Tuesday, April 19, 2016

Hell if I know

I don't know what the afterlife is like (obviously) (if there is an afterlife)(gratuitous parentheses). But I want there to be an afterlife just so my wife can send me signs. I've asked her on numerous occasions to learn how to make the lights flicker. That's one I've seen in movies and stuff, where the ghosts make the lights flicker. I imagine it's something she can learn, right?

She just needs to get the hang of things, that's all. I'm sure the afterlife orientation is boring but necessary. You know, show her around heaven, give her the keys to her wings, tell her what hours the pool is open, that sort of thing. But once she's acclimated, I'd love for her to find out from someone who's been there awhile how to make lights in the real world flicker for me. She's got an awesome aunt who met her at the gate, maybe she can give my wife some pointers? If there's a technique, I'm sure she can pick it up easily.

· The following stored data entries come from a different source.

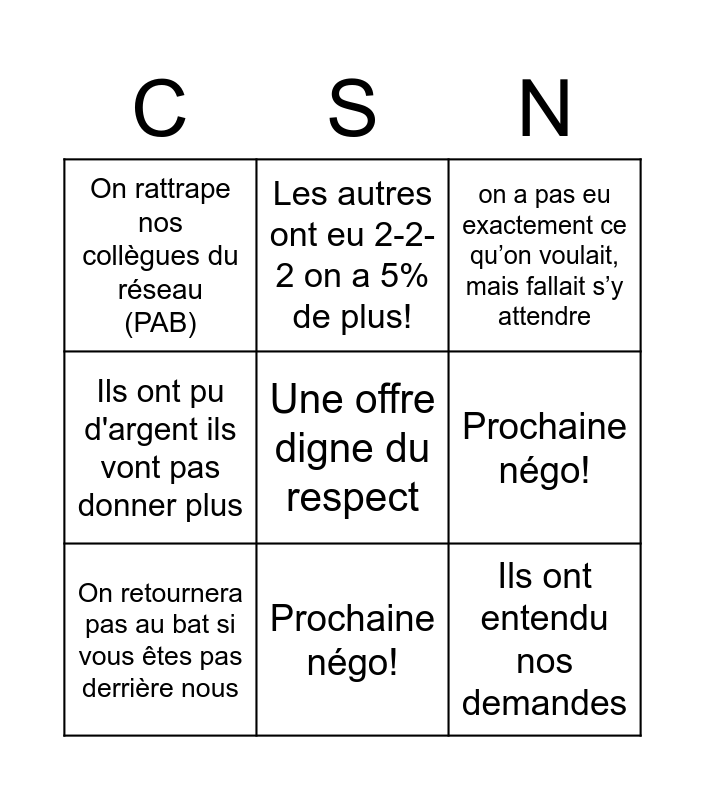 | C | S | N |
|---|---|---|
| On rattrape nos collègues du réseau (PAB) | Les autres ont eu 2-2-2 on a 5% de plus! | on a pas eu exactement ce qu'on voulait, mais fallait s'y attendre |
| Ils ont pu d'argent ils vont pas donner plus | Une offre digne du respect | Prochaine négo! |
| On retournera pas au bat si vous êtes pas derrière nous | Prochaine négo! | Ils ont entendu nos demandes |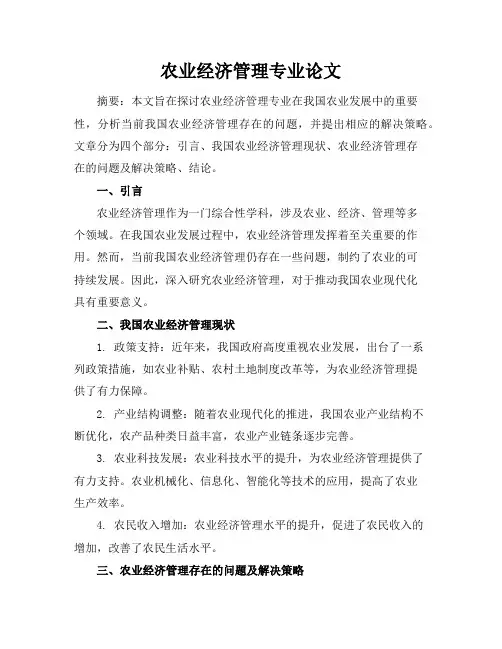 农业经济管理专业论文

摘要：本文旨在探讨农业经济管理专业在我国农业发展中的重要性，分析当前我国农业经济管理存在的问题，并提出相应的解决策略。文章分为四个部分：引言、我国农业经济管理现状、农业经济管理存在的问题及解决策略、结论。

一、引言

农业经济管理作为一门综合性学科，涉及农业、经济、管理等多个领域。在我国农业发展过程中，农业经济管理发挥着至关重要的作用。然而，当前我国农业经济管理仍存在一些问题，制约了农业的可持续发展。因此，深入研究农业经济管理，对于推动我国农业现代化具有重要意义。

二、我国农业经济管理现状

1. 政策支持：近年来，我国政府高度重视农业发展，出台了一系列政策措施，如农业补贴、农村土地制度改革等，为农业经济管理提供了有力保障。

2. 产业结构调整：随着农业现代化的推进，我国农业产业结构不断优化，农产品种类日益丰富，农业产业链条逐步完善。

3. 农业科技发展：农业科技水平的提升，为农业经济管理提供了有力支持。农业机械化、信息化、智能化等技术的应用，提高了农业生产效率。

4. 农民收入增加：农业经济管理水平的提升，促进了农民收入的增加，改善了农民生活水平。

三、农业经济管理存在的问题及解决策略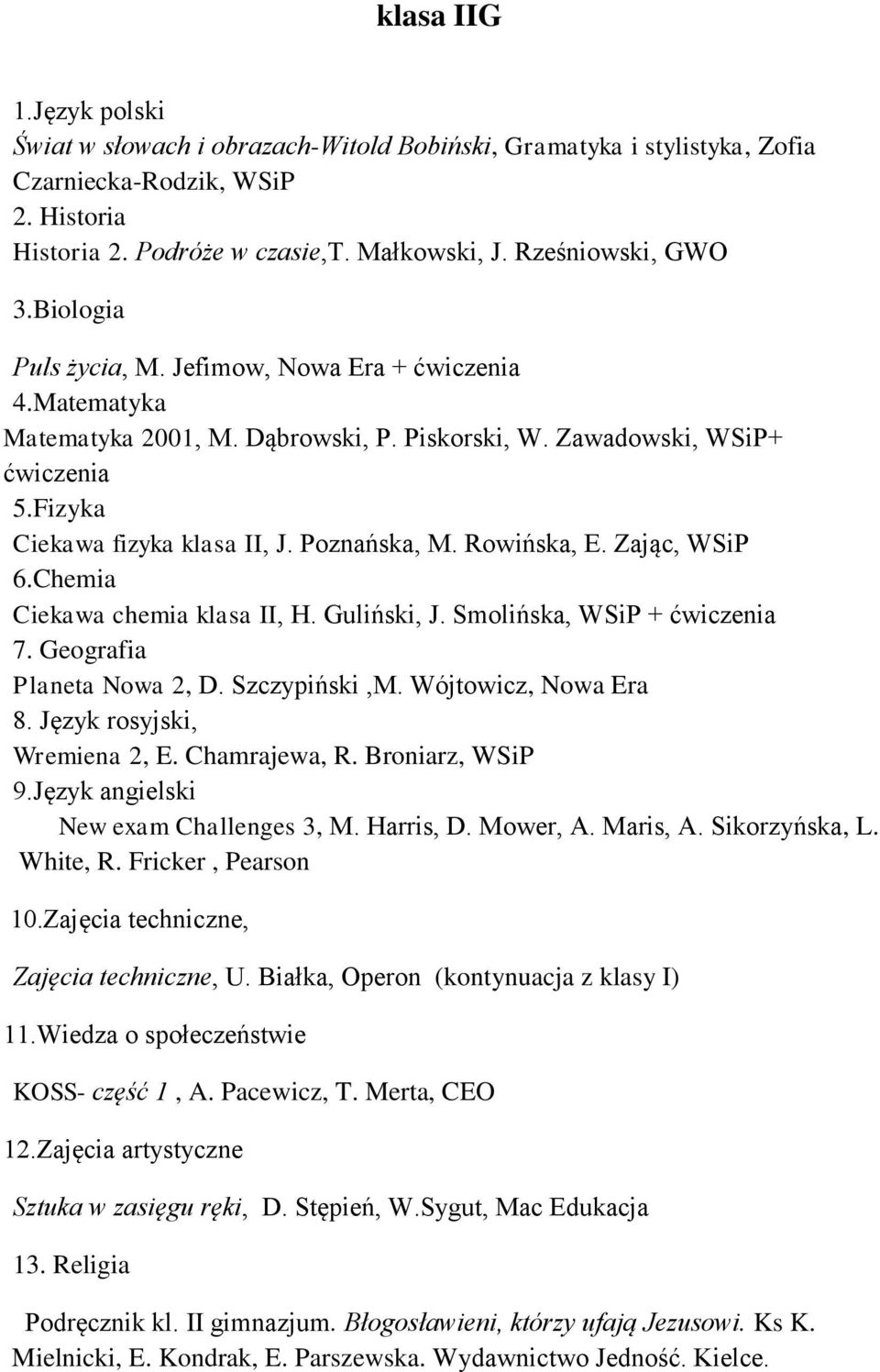 klasa IIG

1.Język polski
Świat w słowach i obrazach-Witold Bobiński, Gramatyka i stylistyka, Zofia Czarniecka-Rodzik, WSiP
2. Historia
Historia 2. Podróże w czasie,T. Małkowski, J. Rześniowski, GWO
3.Biologia
Puls życia, M. Jefimow, Nowa Era + ćwiczenia
4.Matematyka
Matematyka 2001, M. Dąbrowski, P. Piskorski, W. Zawadowski, WSiP+ ćwiczenia
5.Fizyka
Ciekawa fizyka klasa II, J. Poznańska, M. Rowińska, E. Zając, WSiP
6.Chemia
Ciekawa chemia klasa II, H. Guliński, J. Smolińska, WSiP + ćwiczenia
7. Geografia
Planeta Nowa 2, D. Szczypiński ,M. Wójtowicz, Nowa Era
8. Język rosyjski,
Wremiena 2, E. Chamrajewa, R. Broniarz, WSiP
9.Język angielski
New exam Challenges 3, M. Harris, D. Mower, A. Maris, A. Sikorzyńska, L. White, R. Fricker , Pearson
10.Zajęcia techniczne,
Zajęcia techniczne, U. Białka, Operon (kontynuacja z klasy I)
11.Wiedza o społeczeństwie
KOSS- część 1 , A. Pacewicz, T. Merta, CEO
12.Zajęcia artystyczne
Sztuka w zasięgu ręki, D. Stępień, W.Sygut, Mac Edukacja
13. Religia
Podręcznik kl. II gimnazjum. Błogosławieni, którzy ufają Jezusowi. Ks K. Mielnicki, E. Kondrak, E. Parszewska. Wydawnictwo Jedność. Kielce.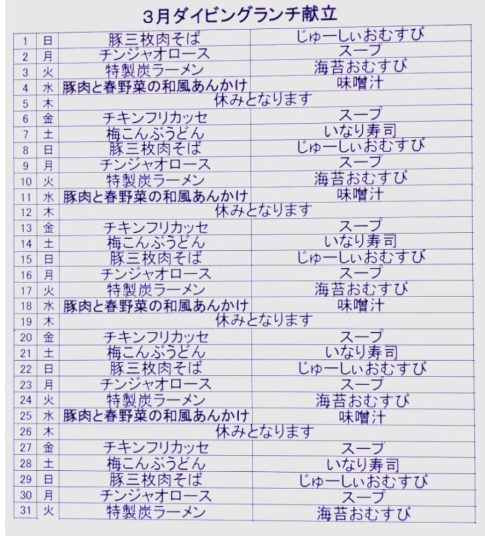 3月ダイビングランチ献立

| 1 | 日 | 豚三枚肉そば | じゅーしぃおむすび |
|---|---|---|---|
| 2 | 月 | チンジャオロース | スープ |
| 3 | 火 | 特製炭ラーメン | 海苔おむすび |
| 4 | 水 | 豚肉と春野菜の和風あんかけ | 味噌汁 |
| 5 | 木 | 休みとなります | |
| 6 | 金 | チキンフリカッセ | スープ |
| 7 | 土 | 梅こんぶうどん | いなり寿司 |
| 8 | 日 | 豚三枚肉そば | じゅーしぃおむすび |
| 9 | 月 | チンジャオロース | スープ |
| 10 | 火 | 特製炭ラーメン | 海苔おむすび |
| 11 | 水 | 豚肉と春野菜の和風あんかけ | 味噌汁 |
| 12 | 木 | 休みとなります | |
| 13 | 金 | チキンフリカッセ | スープ |
| 14 | 土 | 梅こんぶうどん | いなり寿司 |
| 15 | 日 | 豚三枚肉そば | じゅーしぃおむすび |
| 16 | 月 | チンジャオロース | スープ |
| 17 | 火 | 特製炭ラーメン | 海苔おむすび |
| 18 | 水 | 豚肉と春野菜の和風あんかけ | 味噌汁 |
| 19 | 木 | 休みとなります | |
| 20 | 金 | チキンフリカッセ | スープ |
| 21 | 土 | 梅こんぶうどん | いなり寿司 |
| 22 | 日 | 豚三枚肉そば | じゅーしぃおむすび |
| 23 | 月 | チンジャオロース | スープ |
| 24 | 火 | 特製炭ラーメン | 海苔おむすび |
| 25 | 水 | 豚肉と春野菜の和風あんかけ | 味噌汁 |
| 26 | 木 | 休みとなります | |
| 27 | 金 | チキンフリカッセ | スープ |
| 28 | 土 | 梅こんぶうどん | いなり寿司 |
| 29 | 日 | 豚三枚肉そば | じゅーしぃおむすび |
| 30 | 月 | チンジャオロース | スープ |
| 31 | 火 | 特製炭ラーメン | 海苔おむすび |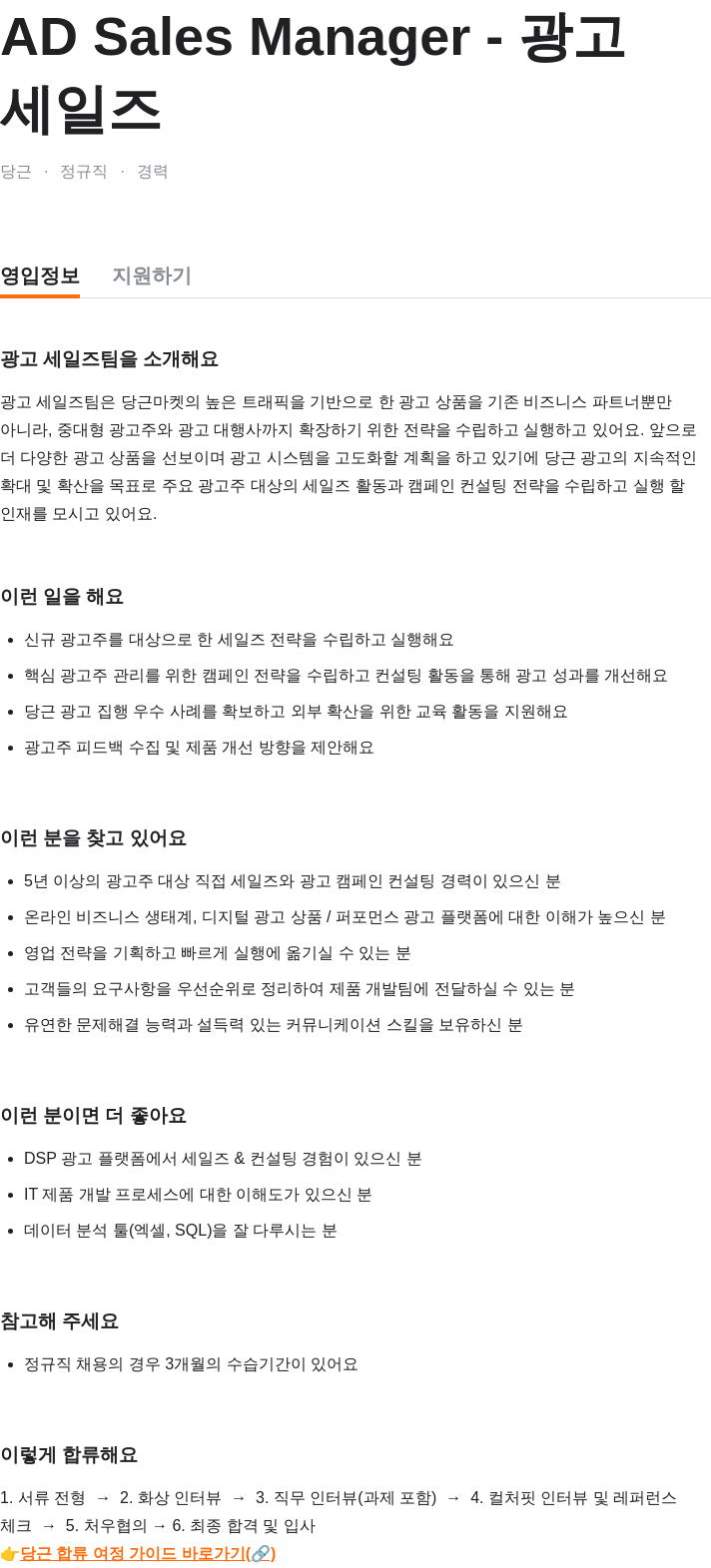 AD Sales Manager - 광고 세일즈

당근 · 정규직 · 경력

영입정보 지원하기

광고 세일즈팀을 소개해요

광고 세일즈팀은 당근마켓의 높은 트래픽을 기반으로 한 광고 상품을 기존 비즈니스 파트너뿐만 아니라, 중대형 광고주와 광고 대행사까지 확장하기 위한 전략을 수립하고 실행하고 있어요. 앞으로 더 다양한 광고 상품을 선보이며 광고 시스템을 고도화할 계획을 하고 있기에 당근 광고의 지속적인 확대 및 확산을 목표로 주요 광고주 대상의 세일즈 활동과 캠페인 컨설팅 전략을 수립하고 실행 할 인재를 모시고 있어요.

이런 일을 해요

• 신규 광고주를 대상으로 한 세일즈 전략을 수립하고 실행해요
• 핵심 광고주 관리를 위한 캠페인 전략을 수립하고 컨설팅 활동을 통해 광고 성과를 개선해요
• 당근 광고 집행 우수 사례를 확보하고 외부 확산을 위한 교육 활동을 지원해요
• 광고주 피드백 수집 및 제품 개선 방향을 제안해요

이런 분을 찾고 있어요

• 5년 이상의 광고주 대상 직접 세일즈와 광고 캠페인 컨설팅 경력이 있으신 분
• 온라인 비즈니스 생태계, 디지털 광고 상품 / 퍼포먼스 광고 플랫폼에 대한 이해가 높으신 분
• 영업 전략을 기획하고 빠르게 실행에 옮기실 수 있는 분
• 고객들의 요구사항을 우선순위로 정리하여 제품 개발팀에 전달하실 수 있는 분
• 유연한 문제해결 능력과 설득력 있는 커뮤니케이션 스킬을 보유하신 분

이런 분이면 더 좋아요

• DSP 광고 플랫폼에서 세일즈 & 컨설팅 경험이 있으신 분
• IT 제품 개발 프로세스에 대한 이해도가 있으신 분
• 데이터 분석 툴(엑셀, SQL)을 잘 다루시는 분

참고해 주세요

• 정규직 채용의 경우 3개월의 수습기간이 있어요

이렇게 합류해요

1. 서류 전형 → 2. 화상 인터뷰 → 3. 직무 인터뷰(과제 포함) → 4. 컬처핏 인터뷰 및 레퍼런스 체크 → 5. 처우협의 → 6. 최종 합격 및 입사
👉당근 합류 여정 가이드 바로가기(🔗)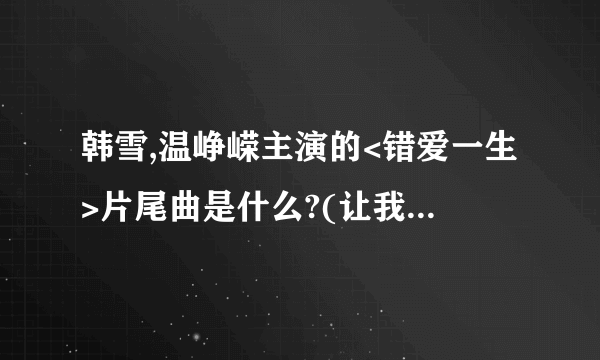 韩雪,温峥嵘主演的<错爱一生>片尾曲是什么?(让我...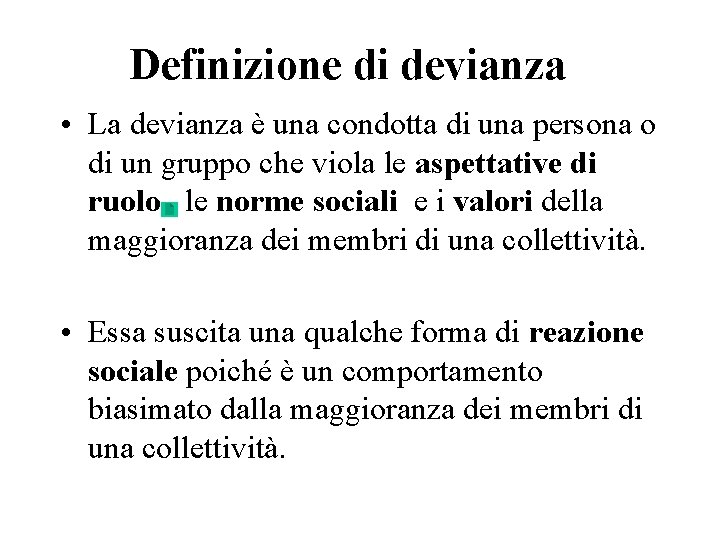 Definizione di devianza

• La devianza è una condotta di una persona o di un gruppo che viola le aspettative di ruolo, le norme sociali e i valori della maggioranza dei membri di una collettività.

• Essa suscita una qualche forma di reazione sociale poiché è un comportamento biasimato dalla maggioranza dei membri di una collettività.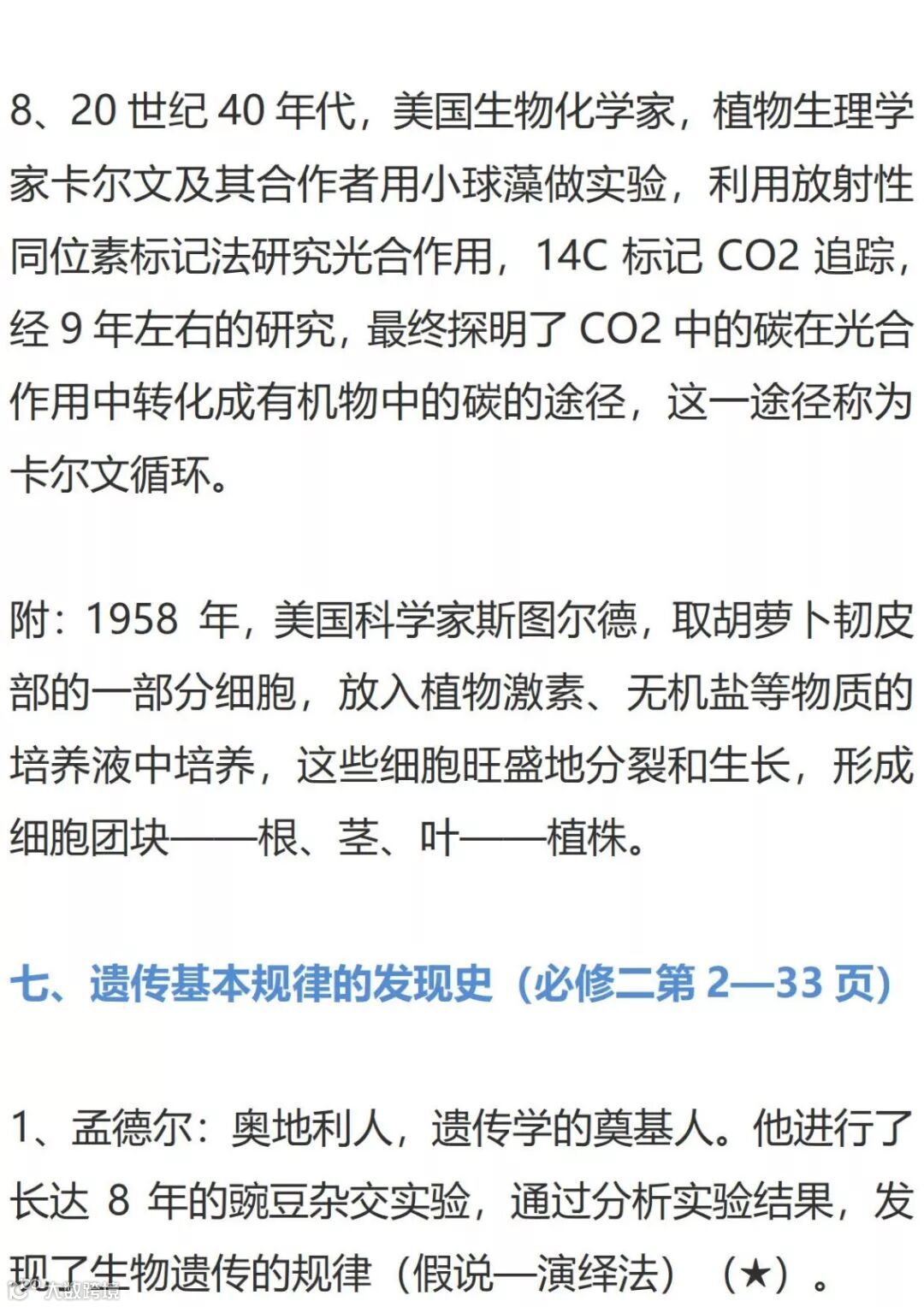 8、20世纪40年代，美国生物化学家，植物生理学家卡尔文及其合作者用小球藻做实验，利用放射性同位素标记法研究光合作用，14C标记CO2追踪，经9年左右的研究，最终探明了CO2中的碳在光合作用中转化成有机物中的碳的途径，这一途径称为卡尔文循环。

附：1958年，美国科学家斯图尔德，取胡萝卜韧皮部的一部分细胞，放入植物激素、无机盐等物质的培养液中培养，这些细胞旺盛地分裂和生长，形成细胞团块——根、茎、叶——植株。

七、遗传基本规律的发现史（必修二第2—33页）

1、孟德尔：奥地利人，遗传学的奠基人。他进行了长达8年的豌豆杂交实验，通过分析实验结果，发现了生物遗传的规律（假说—演绎法）（★）。

大数跨境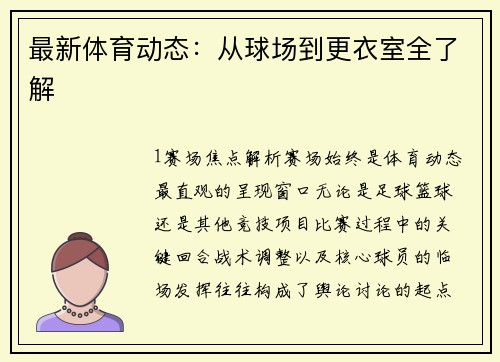 最新体育动态：从球场到更衣室全了解

1赛场焦点解析赛场始终是体育动态最直观的呈现窗口无论是足球篮球还是其他竞技项目比赛过程中的关键回合战术调整以及核心球员的临场发挥往往构成了舆论讨论的起点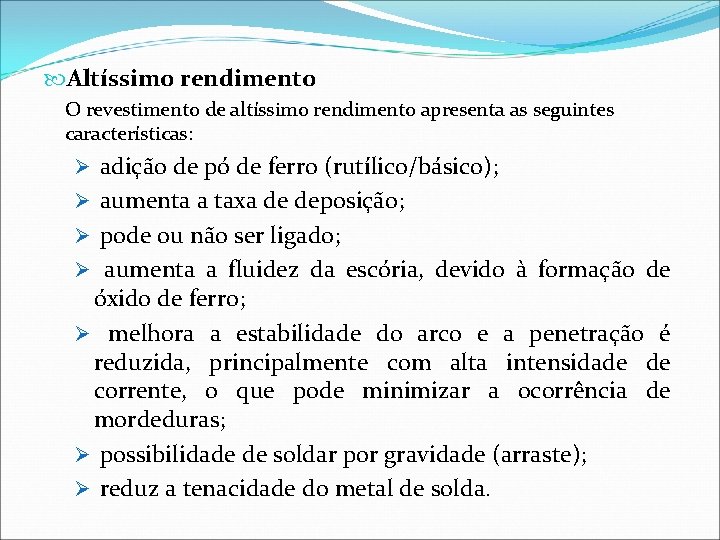 Altíssimo rendimento

O revestimento de altíssimo rendimento apresenta as seguintes características:

➢ adição de pó de ferro (rutílico/básico);
➢ aumenta a taxa de deposição;
➢ pode ou não ser ligado;
➢ aumenta a fluidez da escória, devido à formação de óxido de ferro;
➢ melhora a estabilidade do arco e a penetração é reduzida, principalmente com alta intensidade de corrente, o que pode minimizar a ocorrência de mordeduras;
➢ possibilidade de soldar por gravidade (arraste);
➢ reduz a tenacidade do metal de solda.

I just miss the communication, you know? I used to be able to talk with my wife long into the night when reasonable people are all asleep. Even after 11 years together, we never ran out of stuff to say. If we can talk through the light fixtures, that'd be enough, you know? Although I'd feel like I was ordering drive-through, talking into a lamp. I'd do it, though, if it meant I could get messages to her in the afterlife. My Verizon plan doesn't give me paranormal texting, so I'd like a sign. I'd even pay for roaming.